DOCUMENT PASSAGE
The code in this notebook is to benchmark inference performance (latency and throughtput) when generating Python code using a vanilla [StarCoder2](https://huggingface.co/Salesforce/codegen-350M-mono) 2B model, and after 8-bit quantization of the same model. It reuqires hardware acceleration.  
More details about the code can be found in the related book's chapter.

Install the missing requirements in the ColabVM (only HF's Optimum for the ONNX runtime and Bitsandbytes).

In [None]:
!pip install optimum[onnxruntime-gpu]==1.21.2
!pip install -U bitsandbytes

Upgrade the Numpy and HF's Transformers packages to the latest version. A restart of the VM is needed after.

In [None]:
!pip install -U numpy transformers

### Vanilla Model

Download the StarCoder2-3B model (in bfloat16) and its tokenizer from the HF's Hub.

In [None]:
from transformers import AutoTokenizer

model_id = "bigcode/starcoder2-3b"
tokenizer = AutoTokenizer.from_pretrained(model_id)

PROVIDED DATA

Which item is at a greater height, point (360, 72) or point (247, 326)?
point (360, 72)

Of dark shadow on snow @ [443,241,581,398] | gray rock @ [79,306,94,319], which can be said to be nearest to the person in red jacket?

PROBLEM REQUIREMENTS
Answer the following from the notebook passage.
1. Which two packages does the passage install in the ColabVM?
2. What is required after upgrading Numpy and Transformers?
3. In what precision is the StarCoder2-3B model downloaded?

RESPONSE TO THE TASK
1. HF's Optimum for the ONNX runtime and Bitsandbytes.
2. A restart of the VM.
3. bfloat16.